• Work order:
Among the records below, determine how many lines have the word "localStorage" in them; output only the number.

=== Raw data ===

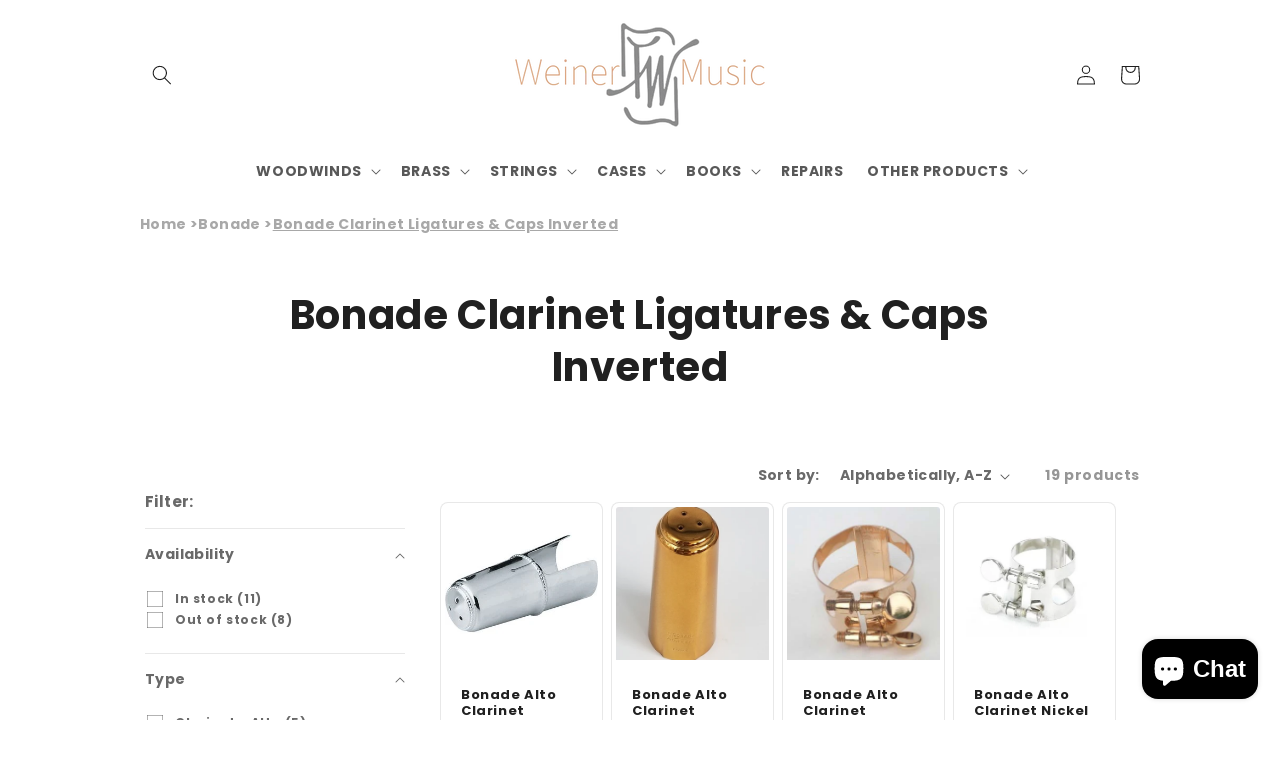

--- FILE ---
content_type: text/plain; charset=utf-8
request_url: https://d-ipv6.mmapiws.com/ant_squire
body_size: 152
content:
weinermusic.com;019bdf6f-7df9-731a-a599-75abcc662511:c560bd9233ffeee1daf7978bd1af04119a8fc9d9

===
=== Raw data ===

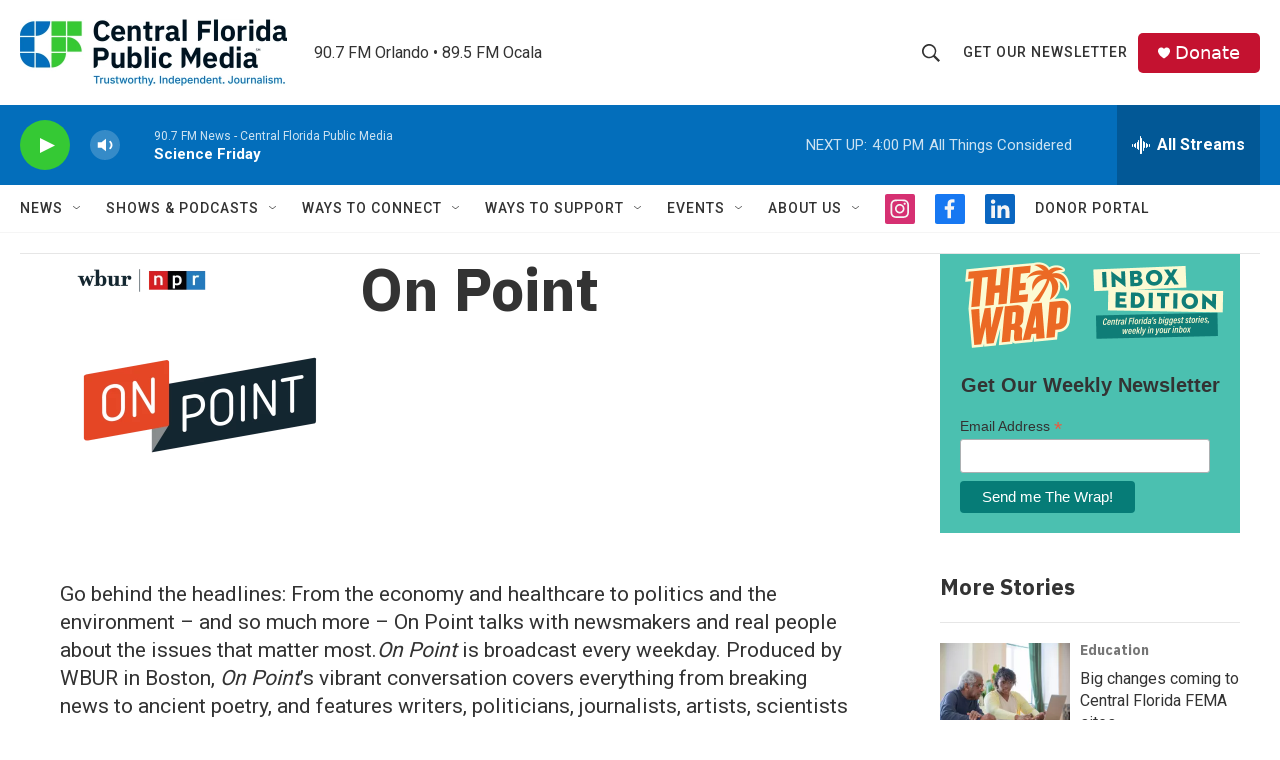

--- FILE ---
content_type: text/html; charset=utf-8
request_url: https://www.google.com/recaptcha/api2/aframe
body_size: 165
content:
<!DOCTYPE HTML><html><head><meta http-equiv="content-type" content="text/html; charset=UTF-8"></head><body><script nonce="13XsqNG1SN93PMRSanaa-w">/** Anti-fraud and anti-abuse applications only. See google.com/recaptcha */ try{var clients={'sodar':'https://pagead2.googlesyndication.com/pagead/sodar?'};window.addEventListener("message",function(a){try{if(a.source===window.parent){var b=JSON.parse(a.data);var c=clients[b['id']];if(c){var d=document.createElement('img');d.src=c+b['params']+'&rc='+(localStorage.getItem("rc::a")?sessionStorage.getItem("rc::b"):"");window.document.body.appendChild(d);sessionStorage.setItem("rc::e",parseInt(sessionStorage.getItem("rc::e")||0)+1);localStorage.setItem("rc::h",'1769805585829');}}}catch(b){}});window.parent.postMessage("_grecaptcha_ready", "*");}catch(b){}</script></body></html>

===
=== Raw data ===

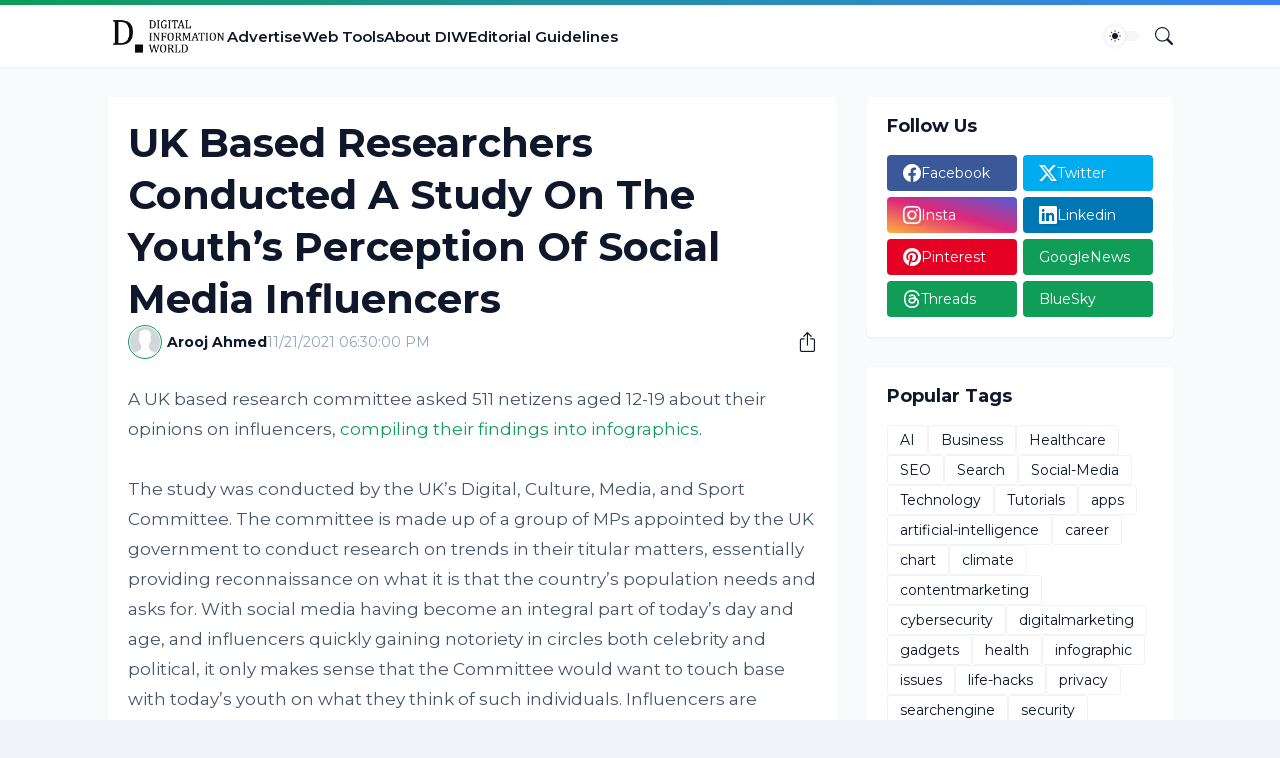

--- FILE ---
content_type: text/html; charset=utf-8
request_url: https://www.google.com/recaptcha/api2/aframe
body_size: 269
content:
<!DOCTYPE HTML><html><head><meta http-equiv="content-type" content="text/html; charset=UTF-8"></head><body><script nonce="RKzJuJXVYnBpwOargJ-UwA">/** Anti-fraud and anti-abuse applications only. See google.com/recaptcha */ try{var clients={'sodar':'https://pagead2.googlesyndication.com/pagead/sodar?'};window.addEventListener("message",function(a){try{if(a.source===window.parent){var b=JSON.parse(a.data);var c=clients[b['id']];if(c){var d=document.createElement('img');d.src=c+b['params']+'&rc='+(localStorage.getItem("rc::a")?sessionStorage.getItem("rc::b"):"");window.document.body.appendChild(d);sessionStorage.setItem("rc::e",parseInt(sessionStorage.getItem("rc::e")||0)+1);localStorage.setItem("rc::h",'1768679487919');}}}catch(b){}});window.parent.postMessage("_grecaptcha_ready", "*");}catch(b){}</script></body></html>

===

• Expected answer:
2